Reading text
----------

April 2011 // Volume 49 // Number 2 // Ideas at Work // v49-2iw2
Implementing and Assessing 4-H Educational Activity Kits for Children
Educational activity kits were developed and implemented through a statewide effort for 4-H Youth Development Extension programs serving 5-8 year-old children. The purpose of the kits was to promote life skills in children and assess the learning environment. Data was collected based on the observations of 577 children across 22 counties. Findings indicated life skills of subject matter knowledge, getting along with others, and decision-making were enhanced through activity kits. While contextual elements for positive youth development were present for: positive relationships with caring adults, opportunities for mastery/competence, emotionally and physically safe environment, and opportunities for engagement of learning.
Introduction and Program Description
Through a statewide assessment of a Midwestern state's 4-H professionals, a majority (79%) identified, "developing educational activity kits" as a priority for programs serving 5-8 year-old children, often referred to as 4-H Cloverbuds. As a result, three 4-H activity kits were developed in 2006. The kits focused on three lessons (Food Fun, Science of Sound, and Our Country) selected from the state's 4-H Cloverbud Curriculum—Series II. Each kit contained educational materials and was available for volunteers to access from their county Extension office. Materials associated with each kit were:
- Food Fun—American Dairy Assoc. food models, educational game, My Pyramid poster, My Pyramid lesson plans, songs, food intake log, and children's book
- The Science of Sound—CD with sound clips, sound matching activity, homemade pipe chimes, sheet music, and sound experiments
- Our Country—Floor puzzle, patriotic songs, book, game, U.S. & 4-H flag set, 3' X 5' U.S. flag, flag folding lesson, and 4-H pledge activity
The purpose of the study reported here was to determine if the activity kits attributed to the program goals of enhancing life skills (Scheer, 1997) in an environment (contextual elements) that promotes positive youth development (Astroth, 2000).
These activity kits and others that are part of Ohio's 4-H Cloverbud program can be viewed in greater detail through at <http://www.ohio4h.org/youth/cloverbud/cloverbudresources.html#7>. Information through this link includes list of kit contents, kit evaluation, curriculum piece, activity tools, and additional resources.

----------

Dataset excerpts
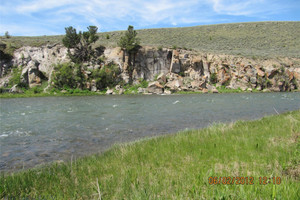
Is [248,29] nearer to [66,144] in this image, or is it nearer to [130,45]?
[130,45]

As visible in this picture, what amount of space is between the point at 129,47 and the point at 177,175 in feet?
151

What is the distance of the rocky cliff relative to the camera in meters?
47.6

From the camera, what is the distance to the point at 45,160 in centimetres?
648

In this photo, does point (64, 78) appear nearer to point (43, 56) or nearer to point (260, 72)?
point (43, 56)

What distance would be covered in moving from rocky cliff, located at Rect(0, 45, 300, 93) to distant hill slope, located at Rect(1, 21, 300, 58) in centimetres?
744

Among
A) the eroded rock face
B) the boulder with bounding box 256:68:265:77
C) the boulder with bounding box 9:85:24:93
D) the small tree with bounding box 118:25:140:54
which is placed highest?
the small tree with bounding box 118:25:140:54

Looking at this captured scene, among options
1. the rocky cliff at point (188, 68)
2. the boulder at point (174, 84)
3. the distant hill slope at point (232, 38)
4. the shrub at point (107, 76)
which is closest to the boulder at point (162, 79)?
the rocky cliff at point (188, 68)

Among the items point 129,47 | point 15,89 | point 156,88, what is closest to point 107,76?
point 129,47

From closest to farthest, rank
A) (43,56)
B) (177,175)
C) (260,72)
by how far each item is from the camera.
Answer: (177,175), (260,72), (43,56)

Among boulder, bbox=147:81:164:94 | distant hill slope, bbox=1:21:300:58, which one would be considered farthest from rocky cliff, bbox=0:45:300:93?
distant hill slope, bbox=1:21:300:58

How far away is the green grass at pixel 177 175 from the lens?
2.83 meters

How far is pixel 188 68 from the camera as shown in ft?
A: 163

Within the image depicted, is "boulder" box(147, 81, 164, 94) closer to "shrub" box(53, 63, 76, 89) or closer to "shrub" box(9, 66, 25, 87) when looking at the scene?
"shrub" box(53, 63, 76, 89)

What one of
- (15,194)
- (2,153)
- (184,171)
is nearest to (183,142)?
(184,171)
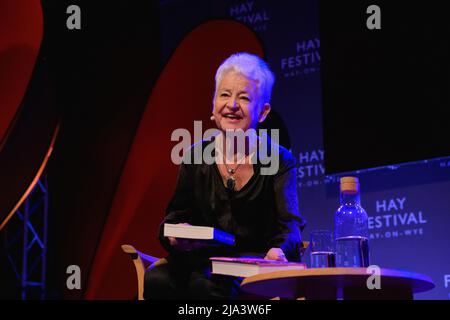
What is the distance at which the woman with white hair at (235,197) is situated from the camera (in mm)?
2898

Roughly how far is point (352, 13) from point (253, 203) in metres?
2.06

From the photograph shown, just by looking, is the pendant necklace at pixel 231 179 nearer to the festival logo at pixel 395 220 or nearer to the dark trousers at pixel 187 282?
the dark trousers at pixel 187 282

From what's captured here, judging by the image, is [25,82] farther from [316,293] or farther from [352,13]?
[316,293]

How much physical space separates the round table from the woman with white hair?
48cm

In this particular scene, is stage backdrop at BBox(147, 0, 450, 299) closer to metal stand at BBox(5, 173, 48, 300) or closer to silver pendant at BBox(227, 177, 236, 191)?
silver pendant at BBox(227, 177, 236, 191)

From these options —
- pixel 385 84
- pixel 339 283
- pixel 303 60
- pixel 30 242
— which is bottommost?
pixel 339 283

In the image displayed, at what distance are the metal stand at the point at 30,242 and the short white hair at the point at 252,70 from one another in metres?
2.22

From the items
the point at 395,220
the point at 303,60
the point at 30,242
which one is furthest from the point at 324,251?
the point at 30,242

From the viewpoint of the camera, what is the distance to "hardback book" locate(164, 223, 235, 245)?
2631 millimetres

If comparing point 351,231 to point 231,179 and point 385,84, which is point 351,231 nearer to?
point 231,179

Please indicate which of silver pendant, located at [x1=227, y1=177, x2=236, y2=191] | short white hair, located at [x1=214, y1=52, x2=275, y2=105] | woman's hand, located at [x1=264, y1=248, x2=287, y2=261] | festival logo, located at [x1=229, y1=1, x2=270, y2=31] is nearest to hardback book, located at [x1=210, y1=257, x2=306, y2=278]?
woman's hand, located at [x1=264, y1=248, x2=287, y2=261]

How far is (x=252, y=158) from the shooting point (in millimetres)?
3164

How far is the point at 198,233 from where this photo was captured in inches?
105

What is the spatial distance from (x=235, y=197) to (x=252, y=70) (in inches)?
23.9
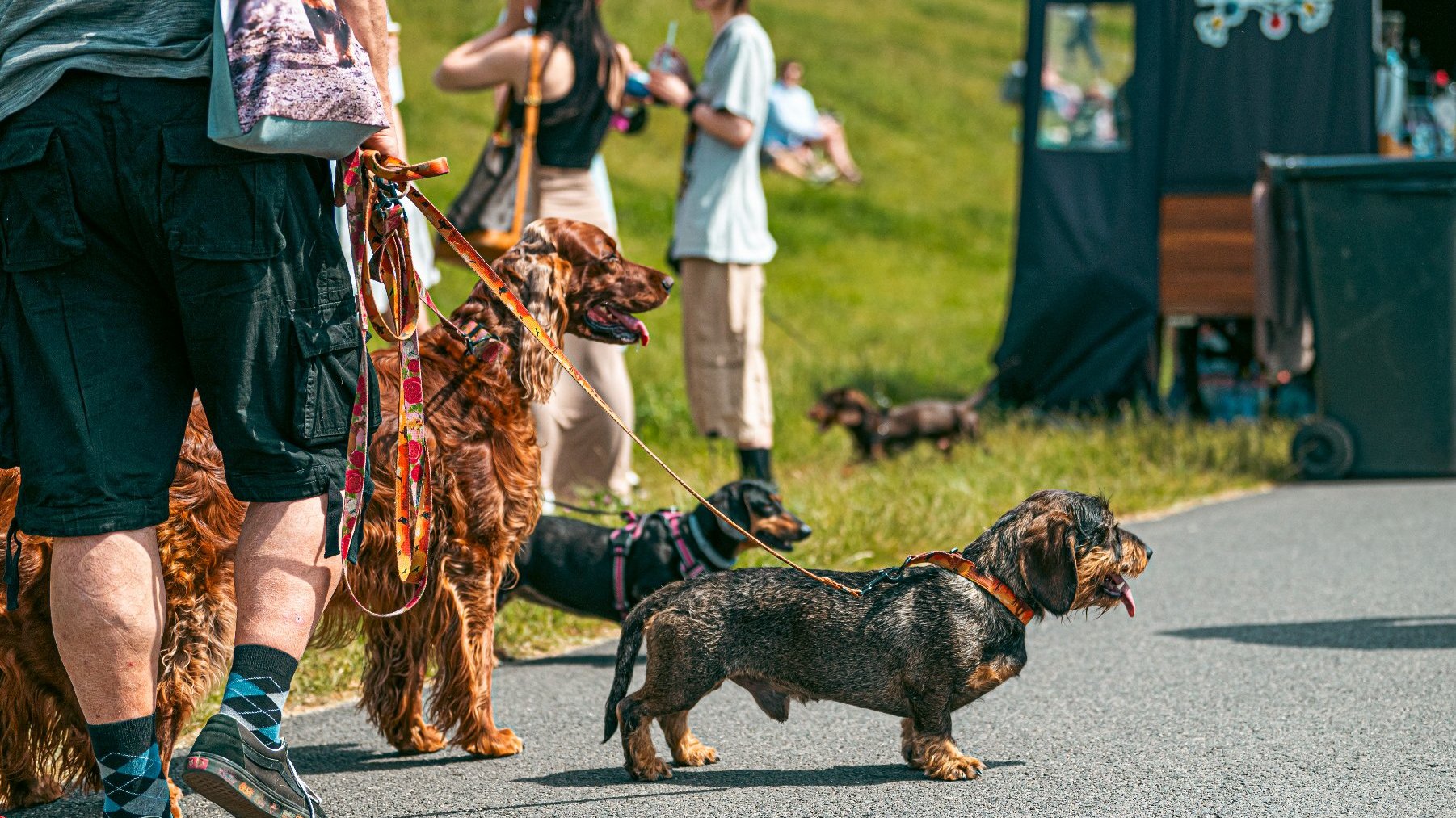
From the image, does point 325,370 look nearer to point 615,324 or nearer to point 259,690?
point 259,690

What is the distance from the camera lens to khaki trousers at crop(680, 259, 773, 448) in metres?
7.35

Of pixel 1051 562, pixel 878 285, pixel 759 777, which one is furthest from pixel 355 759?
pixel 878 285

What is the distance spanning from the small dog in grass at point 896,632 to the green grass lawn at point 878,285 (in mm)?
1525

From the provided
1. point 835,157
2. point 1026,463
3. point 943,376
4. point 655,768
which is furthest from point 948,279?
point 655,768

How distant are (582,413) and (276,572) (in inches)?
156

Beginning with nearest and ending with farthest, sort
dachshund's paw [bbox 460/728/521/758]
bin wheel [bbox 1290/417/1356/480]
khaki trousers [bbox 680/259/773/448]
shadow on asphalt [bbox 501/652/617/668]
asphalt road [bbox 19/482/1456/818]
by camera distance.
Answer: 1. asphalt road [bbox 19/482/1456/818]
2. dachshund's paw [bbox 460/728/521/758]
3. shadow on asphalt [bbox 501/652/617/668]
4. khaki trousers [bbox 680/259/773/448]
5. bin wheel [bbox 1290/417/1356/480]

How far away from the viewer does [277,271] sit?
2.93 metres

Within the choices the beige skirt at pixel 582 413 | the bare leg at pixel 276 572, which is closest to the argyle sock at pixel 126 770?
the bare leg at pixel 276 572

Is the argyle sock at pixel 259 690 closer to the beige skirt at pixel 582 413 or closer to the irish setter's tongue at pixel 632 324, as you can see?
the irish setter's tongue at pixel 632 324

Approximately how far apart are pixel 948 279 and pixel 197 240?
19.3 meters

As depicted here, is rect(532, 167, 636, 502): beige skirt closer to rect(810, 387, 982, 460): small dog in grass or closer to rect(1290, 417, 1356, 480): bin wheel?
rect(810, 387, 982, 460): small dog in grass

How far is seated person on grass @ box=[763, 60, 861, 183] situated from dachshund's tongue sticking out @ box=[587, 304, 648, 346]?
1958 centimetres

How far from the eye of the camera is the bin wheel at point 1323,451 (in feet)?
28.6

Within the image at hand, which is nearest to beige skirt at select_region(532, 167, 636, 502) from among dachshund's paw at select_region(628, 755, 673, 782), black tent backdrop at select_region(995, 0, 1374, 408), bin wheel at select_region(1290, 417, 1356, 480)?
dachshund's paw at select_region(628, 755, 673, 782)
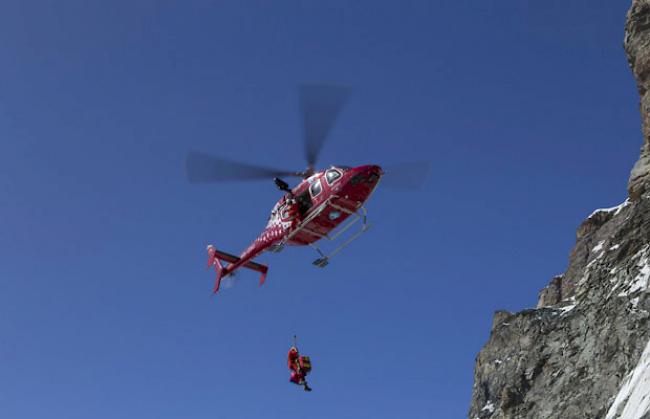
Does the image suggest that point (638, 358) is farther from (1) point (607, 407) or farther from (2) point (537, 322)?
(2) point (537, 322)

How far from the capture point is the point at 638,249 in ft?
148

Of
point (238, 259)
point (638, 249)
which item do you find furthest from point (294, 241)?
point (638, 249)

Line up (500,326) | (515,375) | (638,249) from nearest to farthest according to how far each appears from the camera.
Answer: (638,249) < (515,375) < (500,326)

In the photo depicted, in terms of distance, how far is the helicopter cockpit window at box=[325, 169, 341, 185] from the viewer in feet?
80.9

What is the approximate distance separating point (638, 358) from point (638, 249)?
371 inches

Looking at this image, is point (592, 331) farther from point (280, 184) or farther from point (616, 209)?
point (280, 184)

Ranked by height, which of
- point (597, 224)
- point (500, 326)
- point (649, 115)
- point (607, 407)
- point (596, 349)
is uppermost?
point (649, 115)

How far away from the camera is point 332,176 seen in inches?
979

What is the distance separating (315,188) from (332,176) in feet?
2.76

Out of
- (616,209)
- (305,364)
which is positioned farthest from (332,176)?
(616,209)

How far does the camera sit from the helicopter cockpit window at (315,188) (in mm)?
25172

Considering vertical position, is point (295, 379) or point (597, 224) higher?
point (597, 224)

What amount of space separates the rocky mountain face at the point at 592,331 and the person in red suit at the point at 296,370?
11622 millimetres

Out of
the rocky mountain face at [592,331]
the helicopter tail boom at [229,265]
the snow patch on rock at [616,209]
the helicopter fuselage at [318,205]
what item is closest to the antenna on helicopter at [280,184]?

----------

Set exercise
Write the next part of the article on 4-H activity kits for young children, picking up right after its last sentence.

The response
All of the state's counties (88) and other sites throughout the state received the three 4-H Cloverbud kits: Fun with Food, Science of Sound, and My Country at a statewide volunteer conference. An observational data collection instrument was completed by adult volunteers who worked directly with participating children. It consisted of seven quantitative (see results for specific items) and two qualitative questions.
The seven quantitative items were structured using an observational scale of 0 (none of the children) to 4 (all of the children). The two open ended questions were: "Was it beneficial for you to have the 4-H Cloverbud Kits for conducting 4-H Cloverbud activities—why or why not?" and "How can the 4-H Cloverbud Kits be improved?" The evaluation form was developed by the lead author in consultation with the state's 4-H Cloverbud specialization team. The evaluation form was pilot- and field-tested. Evaluation forms were included with each kit, so they were readily available for use in every county. The study and evaluation form were approved through the authors' institutional review board.
An evaluation and feedback form was included with the kits. This form was completed by the volunteers using the kits. The following results represent 577 children as represented by 82 observational evaluations from 22 counties. This evaluation only represents the counties that made the effort to provide evaluation feedback, although it would not be accurate to assume that those counties reporting were the only ones using the kits.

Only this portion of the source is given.